** Opening Exercise data block **
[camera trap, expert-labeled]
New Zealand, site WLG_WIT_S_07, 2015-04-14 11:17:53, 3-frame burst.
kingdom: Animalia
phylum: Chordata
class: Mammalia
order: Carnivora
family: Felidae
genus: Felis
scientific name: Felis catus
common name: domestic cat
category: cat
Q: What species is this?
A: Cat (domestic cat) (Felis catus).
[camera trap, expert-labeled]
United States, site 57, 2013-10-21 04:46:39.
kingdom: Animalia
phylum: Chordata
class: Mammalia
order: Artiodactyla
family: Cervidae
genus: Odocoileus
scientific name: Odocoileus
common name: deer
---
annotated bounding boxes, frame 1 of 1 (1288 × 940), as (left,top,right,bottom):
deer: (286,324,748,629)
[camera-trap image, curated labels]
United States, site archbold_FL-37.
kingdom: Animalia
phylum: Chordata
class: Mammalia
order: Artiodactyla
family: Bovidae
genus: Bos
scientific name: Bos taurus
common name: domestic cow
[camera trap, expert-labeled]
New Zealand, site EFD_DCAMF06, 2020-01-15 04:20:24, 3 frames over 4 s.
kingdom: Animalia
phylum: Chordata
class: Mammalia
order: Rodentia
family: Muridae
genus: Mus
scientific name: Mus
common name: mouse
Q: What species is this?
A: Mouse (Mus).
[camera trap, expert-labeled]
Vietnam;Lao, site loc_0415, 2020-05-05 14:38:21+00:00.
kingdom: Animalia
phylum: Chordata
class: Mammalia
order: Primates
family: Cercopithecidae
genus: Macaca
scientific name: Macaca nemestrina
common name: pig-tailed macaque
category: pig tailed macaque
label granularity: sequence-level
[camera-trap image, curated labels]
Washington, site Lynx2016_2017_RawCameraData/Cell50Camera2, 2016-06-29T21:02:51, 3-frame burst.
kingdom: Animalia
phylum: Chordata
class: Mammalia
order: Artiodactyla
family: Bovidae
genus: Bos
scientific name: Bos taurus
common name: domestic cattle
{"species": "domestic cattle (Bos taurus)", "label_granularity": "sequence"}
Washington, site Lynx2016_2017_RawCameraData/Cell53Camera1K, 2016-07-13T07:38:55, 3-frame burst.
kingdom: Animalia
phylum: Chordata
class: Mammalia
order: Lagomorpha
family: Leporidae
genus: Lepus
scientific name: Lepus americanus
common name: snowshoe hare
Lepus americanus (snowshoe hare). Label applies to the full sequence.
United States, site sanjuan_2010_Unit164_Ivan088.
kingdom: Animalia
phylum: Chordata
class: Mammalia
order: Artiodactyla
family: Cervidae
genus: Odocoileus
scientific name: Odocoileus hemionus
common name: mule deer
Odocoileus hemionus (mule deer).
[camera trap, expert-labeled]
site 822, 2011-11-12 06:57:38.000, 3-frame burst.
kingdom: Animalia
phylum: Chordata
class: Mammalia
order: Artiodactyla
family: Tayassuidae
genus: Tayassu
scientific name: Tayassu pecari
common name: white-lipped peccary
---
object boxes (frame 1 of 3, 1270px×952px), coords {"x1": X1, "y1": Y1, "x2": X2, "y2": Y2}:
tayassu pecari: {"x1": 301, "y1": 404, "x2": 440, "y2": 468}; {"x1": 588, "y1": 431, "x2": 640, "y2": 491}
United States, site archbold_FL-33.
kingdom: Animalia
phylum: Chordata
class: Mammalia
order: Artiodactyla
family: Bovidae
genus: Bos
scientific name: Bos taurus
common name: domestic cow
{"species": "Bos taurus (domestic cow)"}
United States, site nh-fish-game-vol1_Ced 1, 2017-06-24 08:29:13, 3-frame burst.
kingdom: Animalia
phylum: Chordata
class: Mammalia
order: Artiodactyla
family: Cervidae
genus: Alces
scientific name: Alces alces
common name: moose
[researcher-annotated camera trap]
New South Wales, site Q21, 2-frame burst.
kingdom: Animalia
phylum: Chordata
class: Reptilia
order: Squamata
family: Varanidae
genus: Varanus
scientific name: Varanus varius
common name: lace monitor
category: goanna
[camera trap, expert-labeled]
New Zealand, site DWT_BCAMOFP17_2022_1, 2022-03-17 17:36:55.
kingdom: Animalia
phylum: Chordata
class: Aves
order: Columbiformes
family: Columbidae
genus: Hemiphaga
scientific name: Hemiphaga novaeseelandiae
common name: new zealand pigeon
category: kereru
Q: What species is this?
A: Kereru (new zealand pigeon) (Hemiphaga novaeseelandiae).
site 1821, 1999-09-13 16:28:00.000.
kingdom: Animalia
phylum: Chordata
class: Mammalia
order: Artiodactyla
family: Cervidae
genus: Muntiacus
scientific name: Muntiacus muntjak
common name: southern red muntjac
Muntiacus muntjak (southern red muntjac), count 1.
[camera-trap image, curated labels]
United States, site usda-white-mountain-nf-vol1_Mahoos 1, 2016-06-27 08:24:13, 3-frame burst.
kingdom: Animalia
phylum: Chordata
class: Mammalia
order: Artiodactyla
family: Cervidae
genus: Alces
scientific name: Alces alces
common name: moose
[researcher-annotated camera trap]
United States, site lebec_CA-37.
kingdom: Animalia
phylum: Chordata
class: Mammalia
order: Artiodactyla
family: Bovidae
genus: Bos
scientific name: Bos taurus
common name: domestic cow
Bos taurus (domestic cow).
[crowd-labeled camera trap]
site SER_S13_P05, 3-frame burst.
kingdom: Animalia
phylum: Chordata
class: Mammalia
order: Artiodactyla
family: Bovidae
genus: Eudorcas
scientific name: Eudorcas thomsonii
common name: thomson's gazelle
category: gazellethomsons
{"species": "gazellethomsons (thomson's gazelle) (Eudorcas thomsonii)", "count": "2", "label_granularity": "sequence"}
** Closing Exercise data block **
Work required: Read through the records above and copy the lines that contain "United".

Result of the task:
United States, site 57, 2013-10-21 04:46:39.
United States, site archbold_FL-37.
United States, site sanjuan_2010_Unit164_Ivan088.
United States, site archbold_FL-33.
United States, site nh-fish-game-vol1_Ced 1, 2017-06-24 08:29:13, 3-frame burst.
United States, site usda-white-mountain-nf-vol1_Mahoos 1, 2016-06-27 08:24:13, 3-frame burst.
United States, site lebec_CA-37.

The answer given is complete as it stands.